+++ Text segment

KARACHI: Shared sectarian hatred and existence of extremist outfits may provide fertile ground to the militant Islamic State (IS) group to spread its tentacles to Pakistan by recruiting sectarian militants, particularly in Punjab, says a study recently carried out by Sindh police’s Counter-Terrorism Department (CTD).

The study says the IS brutal rule in parts of Iraq and Syria and its existence in Europe have attracted world attention but its push eastward, particularly to Pakistan, has largely gone unnoticed.

The IS pursues its leader Abu Bakr al-Baghdadi’s goal of a global caliphate while other militant groups largely focus on local, more parochial conflicts with their immediate rulers.

Some Jihadists endorse Baghdadi’s vision while others support him because of common hatreds. They include urban men and women as well as militants seeking ways to act on their own extremist agenda in Pakistan.

++++++
+++ Provided data

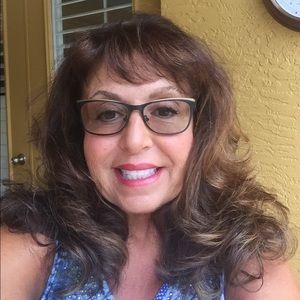 Meet your Posher, Gaetana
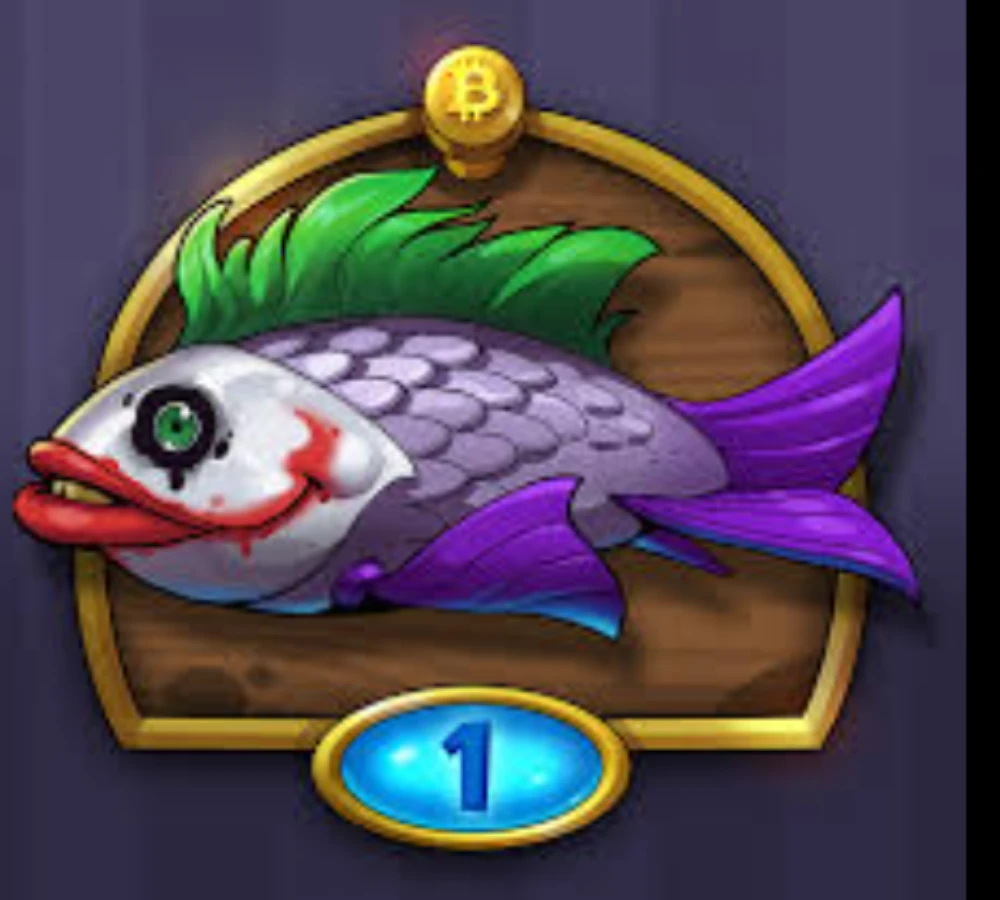 joker fish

++++++

(Task set):
• 1. Name every geographic place mentioned in the article about the Islamic State and Pakistan.
• 2. Summarize the article about the Islamic State and Pakistan in two sentences.
The listing plays no part in what follows.

(List of answers):
• 1. Karachi, Punjab, Sindh, Pakistan, Iraq, Syria, Europe

• 2. A study by the Sindh police's Counter-Terrorism Department says shared sectarian hatred and existing extremist outfits may help the Islamic State spread into Pakistan by recruiting sectarian militants, particularly in Punjab, a push eastward that has largely gone unnoticed. Unlike other militant groups focused on local conflicts, the Islamic State pursues Abu Bakr al-Baghdadi's goal of a global caliphate, and some jihadists back him for that vision while others back him out of common hatreds.